- Ausgewählter Text:
_ _ _
Knapp 100 Menschen laufen bei „Montagsspaziergang“ mit

18 Uhr am Rathaus in Hausen: Gut 100 Menschen setzen sich Richtung Rathaus an der Beethovenstraße in Bewegung. Sie versammeln sich dort zu den sogenannten Montagsspaziergängen. Die Gruppe in Obertshausen ist bunt durchmischt: Von jung bis alt, von Frauen mit Kopftuch bis Familie mit Hund gehen dort unterschiedliche Menschen gegen die Corona-Maßnahmen demonstrieren. Wir waren dabei und haben einige Teilnehmer nach ihren Beweggründen gefragt.
Obertshausen – Einige Obertshausener hatten dieser Tage einen Zettel mit dem Aufruf „Obertshausen und Heusenstamm gehen spazieren“ im Briefkasten. Laut Flugblatt, das auch einen Link zu einer Telegram-Gruppe beinhaltet, wolle man für eine freie Impfentscheidung und „für die Wiederherstellung der Grundrechte“ auf die Straße gehen.
_ _ _
- Zu erledigen: Gib den Text über den Montagsspaziergang in Obertshausen oben vollständig und ohne jede Änderung wieder.

- Vorliegende Einträge:
_ _ _
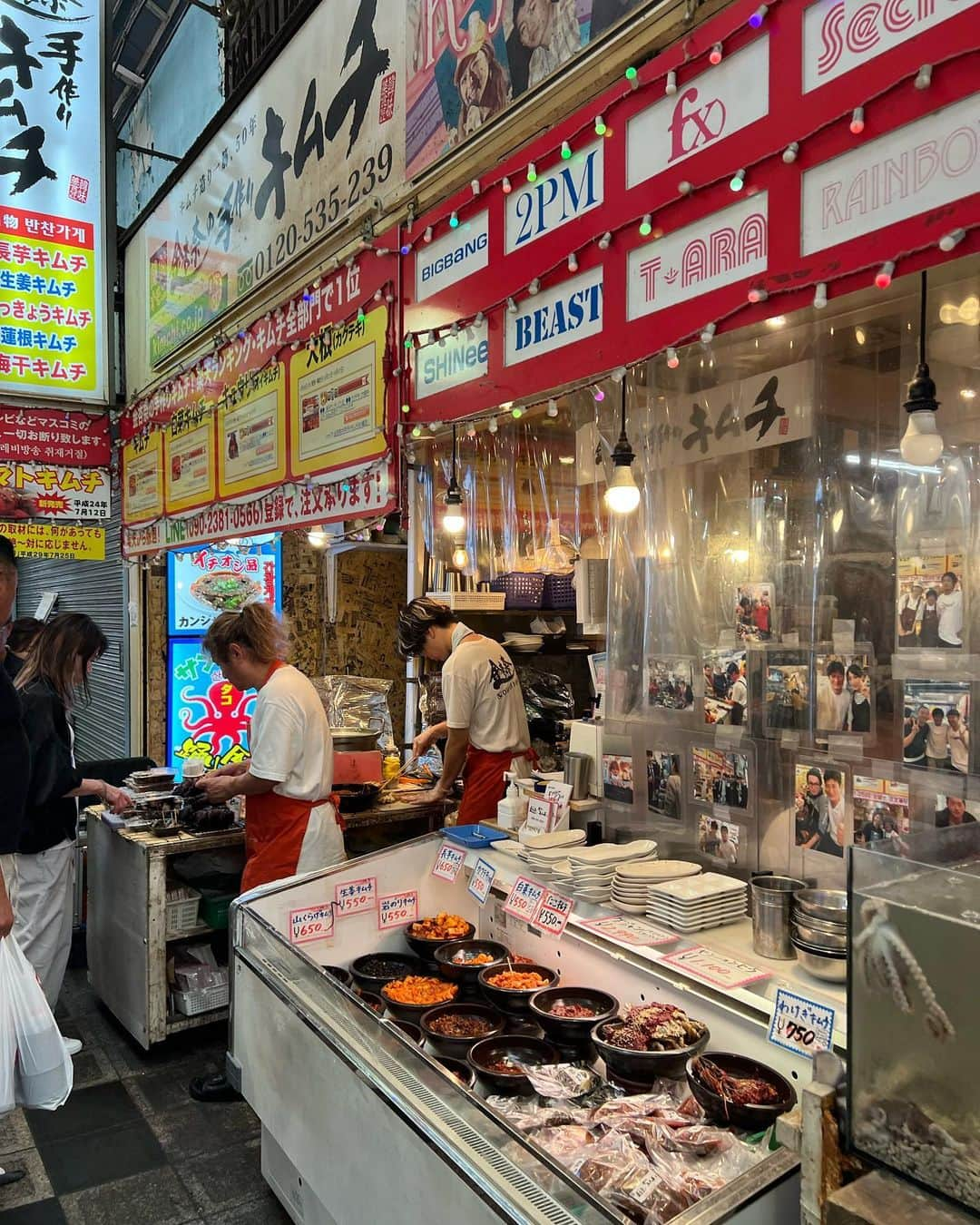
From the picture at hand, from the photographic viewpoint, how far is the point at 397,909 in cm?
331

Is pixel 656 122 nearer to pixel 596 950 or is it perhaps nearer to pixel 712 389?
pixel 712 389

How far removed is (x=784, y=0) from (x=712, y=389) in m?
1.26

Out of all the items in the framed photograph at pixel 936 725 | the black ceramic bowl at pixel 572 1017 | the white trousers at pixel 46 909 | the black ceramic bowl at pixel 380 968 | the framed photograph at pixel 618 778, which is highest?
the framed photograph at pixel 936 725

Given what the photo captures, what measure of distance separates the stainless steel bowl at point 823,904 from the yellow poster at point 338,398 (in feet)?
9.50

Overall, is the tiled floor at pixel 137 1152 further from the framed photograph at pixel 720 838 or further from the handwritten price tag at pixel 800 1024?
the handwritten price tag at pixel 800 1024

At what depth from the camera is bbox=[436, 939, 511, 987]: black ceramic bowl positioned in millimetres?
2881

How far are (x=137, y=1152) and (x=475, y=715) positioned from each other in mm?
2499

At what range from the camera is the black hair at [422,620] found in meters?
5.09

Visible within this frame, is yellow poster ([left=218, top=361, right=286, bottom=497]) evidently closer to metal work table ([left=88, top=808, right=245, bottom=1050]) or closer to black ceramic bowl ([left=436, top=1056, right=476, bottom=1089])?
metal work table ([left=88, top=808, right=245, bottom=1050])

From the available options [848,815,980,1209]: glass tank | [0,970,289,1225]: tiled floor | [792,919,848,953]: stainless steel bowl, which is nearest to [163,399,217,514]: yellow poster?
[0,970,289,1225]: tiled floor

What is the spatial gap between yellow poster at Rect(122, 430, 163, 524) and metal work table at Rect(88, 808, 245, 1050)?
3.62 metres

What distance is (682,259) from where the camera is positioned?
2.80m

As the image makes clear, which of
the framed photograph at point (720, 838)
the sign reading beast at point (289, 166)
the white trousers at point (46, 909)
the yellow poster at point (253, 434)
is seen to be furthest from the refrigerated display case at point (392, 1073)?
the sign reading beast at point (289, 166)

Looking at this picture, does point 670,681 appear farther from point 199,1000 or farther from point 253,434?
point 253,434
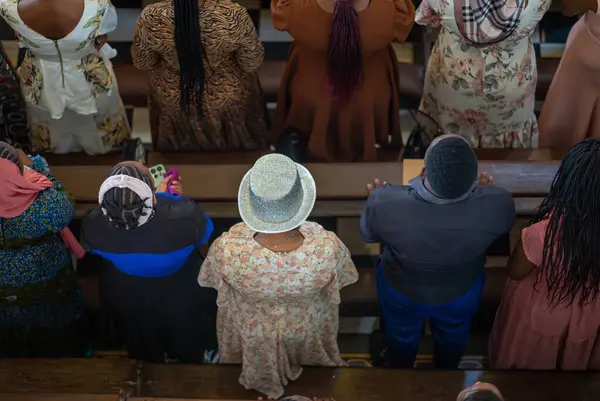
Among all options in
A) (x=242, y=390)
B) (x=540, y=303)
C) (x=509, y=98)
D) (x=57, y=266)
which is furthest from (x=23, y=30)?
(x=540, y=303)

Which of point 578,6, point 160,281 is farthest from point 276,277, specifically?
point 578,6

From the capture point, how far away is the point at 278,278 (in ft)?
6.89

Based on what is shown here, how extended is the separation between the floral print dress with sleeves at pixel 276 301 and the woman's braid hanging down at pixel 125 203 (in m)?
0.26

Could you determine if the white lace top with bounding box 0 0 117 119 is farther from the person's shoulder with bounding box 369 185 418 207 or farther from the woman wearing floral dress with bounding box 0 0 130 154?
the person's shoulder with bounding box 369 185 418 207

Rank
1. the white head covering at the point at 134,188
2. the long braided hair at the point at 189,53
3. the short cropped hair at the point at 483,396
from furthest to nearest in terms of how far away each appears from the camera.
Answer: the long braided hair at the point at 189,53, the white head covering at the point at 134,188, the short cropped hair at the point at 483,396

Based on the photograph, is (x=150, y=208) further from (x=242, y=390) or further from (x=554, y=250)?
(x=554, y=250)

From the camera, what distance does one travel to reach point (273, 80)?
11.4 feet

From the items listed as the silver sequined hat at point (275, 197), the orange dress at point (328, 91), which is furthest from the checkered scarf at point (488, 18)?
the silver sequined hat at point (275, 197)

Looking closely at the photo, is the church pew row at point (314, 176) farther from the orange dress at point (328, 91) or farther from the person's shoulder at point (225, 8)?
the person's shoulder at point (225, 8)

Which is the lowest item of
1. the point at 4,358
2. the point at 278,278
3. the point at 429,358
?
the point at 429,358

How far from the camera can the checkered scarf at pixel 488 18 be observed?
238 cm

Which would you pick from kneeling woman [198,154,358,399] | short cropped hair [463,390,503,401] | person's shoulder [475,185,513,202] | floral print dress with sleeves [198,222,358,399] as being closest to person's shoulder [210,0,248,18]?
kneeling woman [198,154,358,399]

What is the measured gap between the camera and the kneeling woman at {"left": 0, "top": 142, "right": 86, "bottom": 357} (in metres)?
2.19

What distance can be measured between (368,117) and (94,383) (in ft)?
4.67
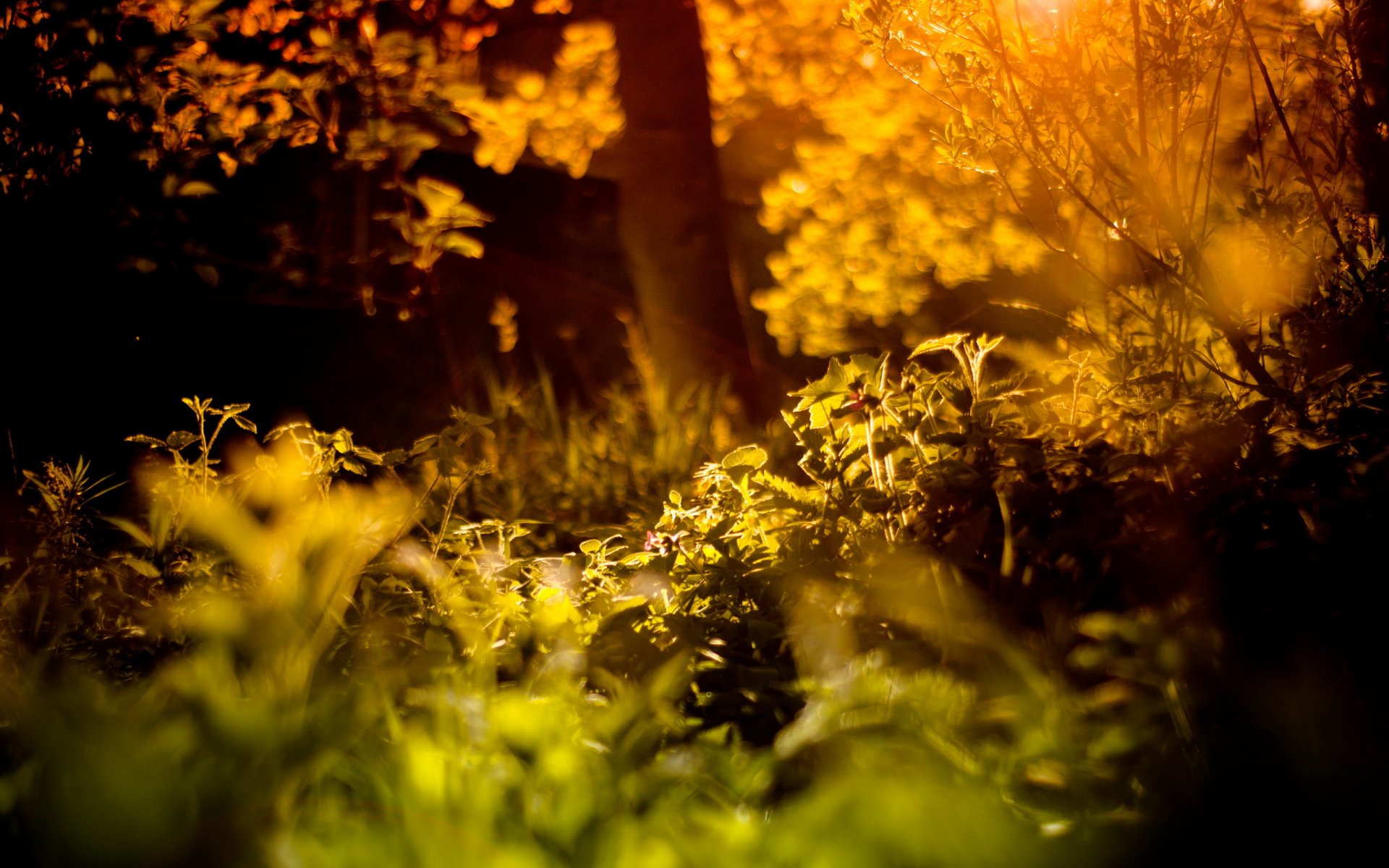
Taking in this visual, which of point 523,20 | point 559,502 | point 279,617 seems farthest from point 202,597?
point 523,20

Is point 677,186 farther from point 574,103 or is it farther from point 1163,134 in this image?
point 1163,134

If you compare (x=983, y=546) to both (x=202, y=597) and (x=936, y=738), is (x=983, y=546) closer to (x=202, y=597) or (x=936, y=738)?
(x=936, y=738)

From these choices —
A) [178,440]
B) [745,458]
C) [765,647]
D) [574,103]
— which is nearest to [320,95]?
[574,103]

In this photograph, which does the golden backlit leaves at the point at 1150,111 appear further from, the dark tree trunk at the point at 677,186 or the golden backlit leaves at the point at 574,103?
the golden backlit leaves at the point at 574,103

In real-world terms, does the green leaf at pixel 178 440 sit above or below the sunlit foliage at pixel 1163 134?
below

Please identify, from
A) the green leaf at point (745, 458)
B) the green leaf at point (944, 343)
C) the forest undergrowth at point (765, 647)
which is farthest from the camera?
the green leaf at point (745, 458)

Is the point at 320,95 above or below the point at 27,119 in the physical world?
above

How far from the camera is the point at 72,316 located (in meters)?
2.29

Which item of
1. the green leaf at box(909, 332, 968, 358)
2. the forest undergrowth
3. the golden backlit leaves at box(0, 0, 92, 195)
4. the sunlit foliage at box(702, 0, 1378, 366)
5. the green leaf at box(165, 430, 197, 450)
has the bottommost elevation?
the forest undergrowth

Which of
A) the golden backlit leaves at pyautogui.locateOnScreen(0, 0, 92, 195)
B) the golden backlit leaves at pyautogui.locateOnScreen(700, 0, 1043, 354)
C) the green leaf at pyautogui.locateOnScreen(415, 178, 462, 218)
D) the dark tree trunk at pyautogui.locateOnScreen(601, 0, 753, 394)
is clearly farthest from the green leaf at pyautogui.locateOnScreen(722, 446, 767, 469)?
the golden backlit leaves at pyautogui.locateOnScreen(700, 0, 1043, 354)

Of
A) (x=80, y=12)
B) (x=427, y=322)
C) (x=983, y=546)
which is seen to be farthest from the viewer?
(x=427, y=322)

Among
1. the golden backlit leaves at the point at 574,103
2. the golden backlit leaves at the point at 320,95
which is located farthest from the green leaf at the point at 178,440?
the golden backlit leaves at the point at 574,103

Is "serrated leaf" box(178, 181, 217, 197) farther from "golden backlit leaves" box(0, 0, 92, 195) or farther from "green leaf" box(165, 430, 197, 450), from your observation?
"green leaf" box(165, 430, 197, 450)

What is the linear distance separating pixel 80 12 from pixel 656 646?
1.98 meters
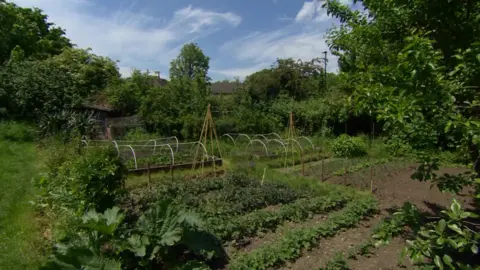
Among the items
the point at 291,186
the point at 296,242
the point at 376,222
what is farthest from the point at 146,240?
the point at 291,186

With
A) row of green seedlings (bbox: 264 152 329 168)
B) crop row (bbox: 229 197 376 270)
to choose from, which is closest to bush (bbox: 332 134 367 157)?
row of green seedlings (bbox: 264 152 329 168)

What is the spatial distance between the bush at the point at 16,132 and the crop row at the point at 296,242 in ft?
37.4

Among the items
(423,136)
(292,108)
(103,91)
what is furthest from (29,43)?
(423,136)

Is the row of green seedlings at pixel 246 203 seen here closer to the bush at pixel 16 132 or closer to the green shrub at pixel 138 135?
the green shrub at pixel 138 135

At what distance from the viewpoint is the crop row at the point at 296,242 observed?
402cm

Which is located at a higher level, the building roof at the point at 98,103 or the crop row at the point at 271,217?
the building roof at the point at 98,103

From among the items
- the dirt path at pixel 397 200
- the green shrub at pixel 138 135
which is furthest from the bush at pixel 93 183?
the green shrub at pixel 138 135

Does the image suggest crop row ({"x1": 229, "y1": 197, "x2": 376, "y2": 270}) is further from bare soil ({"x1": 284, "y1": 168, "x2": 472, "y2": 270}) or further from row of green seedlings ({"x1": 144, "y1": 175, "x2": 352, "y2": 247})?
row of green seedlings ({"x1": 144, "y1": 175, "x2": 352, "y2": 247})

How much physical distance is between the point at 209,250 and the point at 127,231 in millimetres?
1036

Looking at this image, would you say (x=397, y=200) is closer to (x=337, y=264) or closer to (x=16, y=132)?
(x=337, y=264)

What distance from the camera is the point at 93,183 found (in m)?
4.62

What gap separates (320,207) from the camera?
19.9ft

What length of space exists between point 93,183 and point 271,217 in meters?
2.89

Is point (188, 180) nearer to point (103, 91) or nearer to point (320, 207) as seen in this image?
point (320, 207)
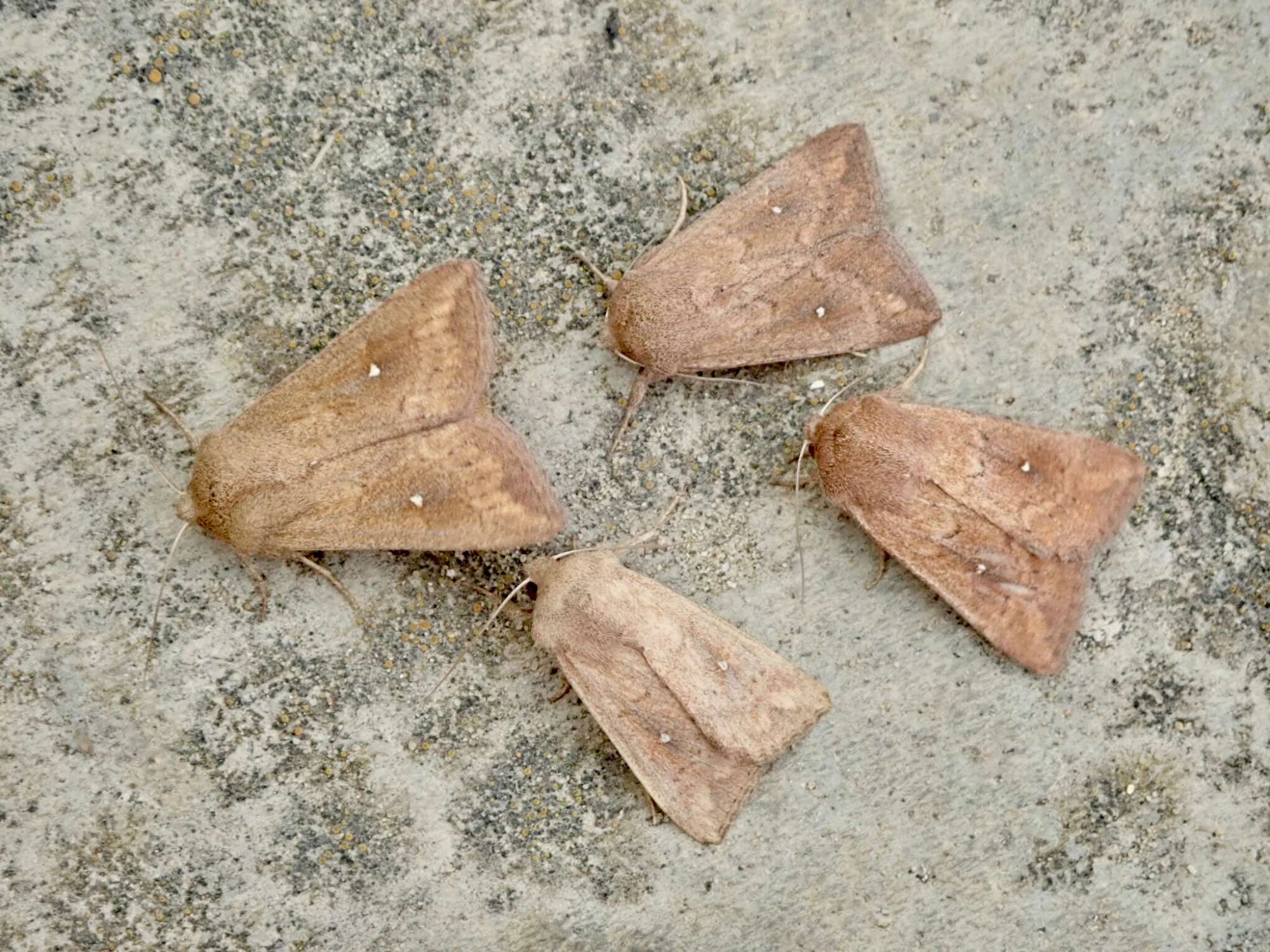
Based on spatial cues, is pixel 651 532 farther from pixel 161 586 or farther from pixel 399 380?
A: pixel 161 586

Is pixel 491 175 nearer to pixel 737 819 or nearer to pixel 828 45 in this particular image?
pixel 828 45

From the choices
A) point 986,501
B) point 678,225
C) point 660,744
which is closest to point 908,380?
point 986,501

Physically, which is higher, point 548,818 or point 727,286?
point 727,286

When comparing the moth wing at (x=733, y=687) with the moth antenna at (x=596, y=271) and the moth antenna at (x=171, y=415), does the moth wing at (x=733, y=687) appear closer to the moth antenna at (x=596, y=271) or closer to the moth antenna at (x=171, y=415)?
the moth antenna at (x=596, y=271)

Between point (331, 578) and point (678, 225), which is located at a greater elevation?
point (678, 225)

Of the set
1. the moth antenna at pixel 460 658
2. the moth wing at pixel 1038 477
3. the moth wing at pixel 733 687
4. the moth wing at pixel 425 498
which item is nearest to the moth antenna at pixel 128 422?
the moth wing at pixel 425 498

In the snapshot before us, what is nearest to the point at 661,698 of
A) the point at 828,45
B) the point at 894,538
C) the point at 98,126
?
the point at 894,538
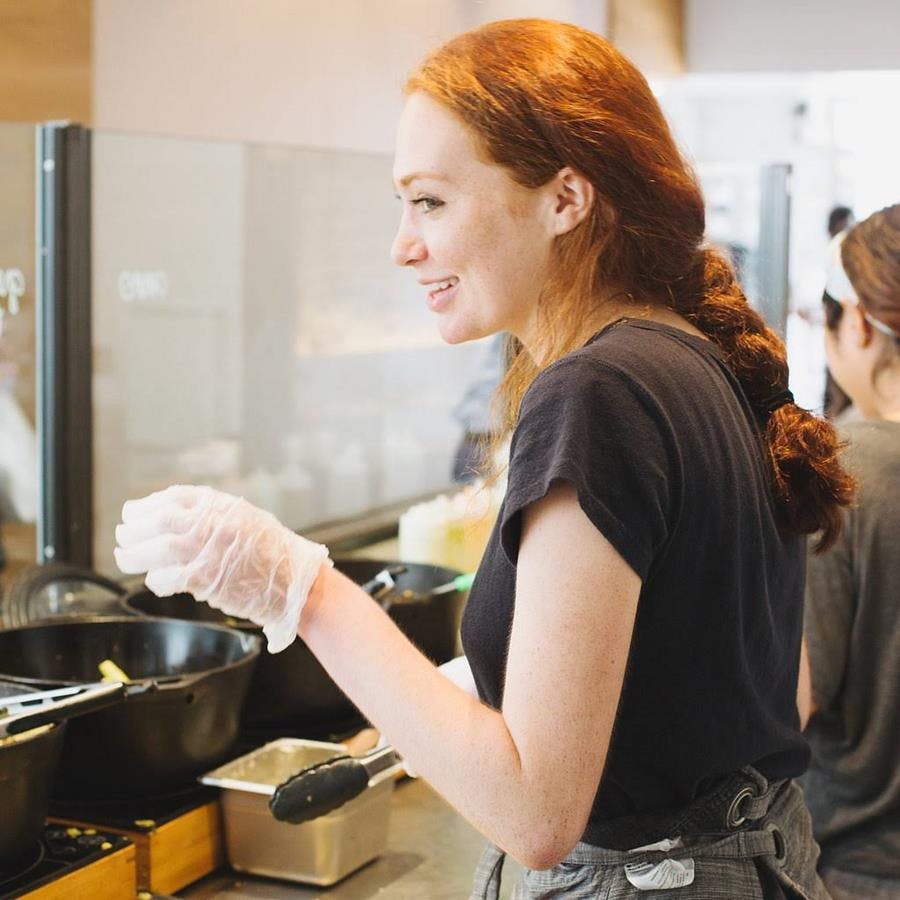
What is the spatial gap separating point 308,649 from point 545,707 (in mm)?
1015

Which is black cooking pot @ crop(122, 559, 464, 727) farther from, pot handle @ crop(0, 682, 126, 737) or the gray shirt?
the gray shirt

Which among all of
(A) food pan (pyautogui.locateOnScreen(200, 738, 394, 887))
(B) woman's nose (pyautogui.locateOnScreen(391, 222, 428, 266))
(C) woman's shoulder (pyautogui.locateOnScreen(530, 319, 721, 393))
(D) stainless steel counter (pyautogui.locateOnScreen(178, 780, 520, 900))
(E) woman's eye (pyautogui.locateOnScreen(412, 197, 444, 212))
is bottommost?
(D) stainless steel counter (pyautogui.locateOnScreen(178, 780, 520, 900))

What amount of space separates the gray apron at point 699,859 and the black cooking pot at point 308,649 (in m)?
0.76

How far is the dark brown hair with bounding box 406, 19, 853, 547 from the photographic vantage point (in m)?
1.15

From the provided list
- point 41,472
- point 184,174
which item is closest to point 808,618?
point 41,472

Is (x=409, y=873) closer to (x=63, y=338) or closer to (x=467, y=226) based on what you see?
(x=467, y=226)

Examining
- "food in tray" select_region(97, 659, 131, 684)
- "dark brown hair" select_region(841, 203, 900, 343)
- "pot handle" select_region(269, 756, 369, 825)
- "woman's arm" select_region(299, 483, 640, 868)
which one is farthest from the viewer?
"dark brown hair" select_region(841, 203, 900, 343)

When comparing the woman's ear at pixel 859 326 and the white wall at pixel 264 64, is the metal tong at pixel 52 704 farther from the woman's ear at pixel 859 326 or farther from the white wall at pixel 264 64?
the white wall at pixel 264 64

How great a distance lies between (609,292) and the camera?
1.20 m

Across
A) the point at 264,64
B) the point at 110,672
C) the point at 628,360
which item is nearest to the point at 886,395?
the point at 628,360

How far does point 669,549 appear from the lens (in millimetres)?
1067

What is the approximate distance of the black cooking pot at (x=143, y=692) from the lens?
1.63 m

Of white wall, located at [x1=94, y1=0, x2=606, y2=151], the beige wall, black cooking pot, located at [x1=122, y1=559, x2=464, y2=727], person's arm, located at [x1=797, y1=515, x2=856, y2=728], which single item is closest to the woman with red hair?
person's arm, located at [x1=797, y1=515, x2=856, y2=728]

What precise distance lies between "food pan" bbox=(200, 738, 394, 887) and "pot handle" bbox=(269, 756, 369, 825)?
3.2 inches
_ _ _
- Ergebnis:
Knapp 100 Menschen laufen bei „Montagsspaziergang“ mit

18 Uhr am Rathaus in Hausen: Gut 100 Menschen setzen sich Richtung Rathaus an der Beethovenstraße in Bewegung. Sie versammeln sich dort zu den sogenannten Montagsspaziergängen. Die Gruppe in Obertshausen ist bunt durchmischt: Von jung bis alt, von Frauen mit Kopftuch bis Familie mit Hund gehen dort unterschiedliche Menschen gegen die Corona-Maßnahmen demonstrieren. Wir waren dabei und haben einige Teilnehmer nach ihren Beweggründen gefragt.
Obertshausen – Einige Obertshausener hatten dieser Tage einen Zettel mit dem Aufruf „Obertshausen und Heusenstamm gehen spazieren“ im Briefkasten. Laut Flugblatt, das auch einen Link zu einer Telegram-Gruppe beinhaltet, wolle man für eine freie Impfentscheidung und „für die Wiederherstellung der Grundrechte“ auf die Straße gehen.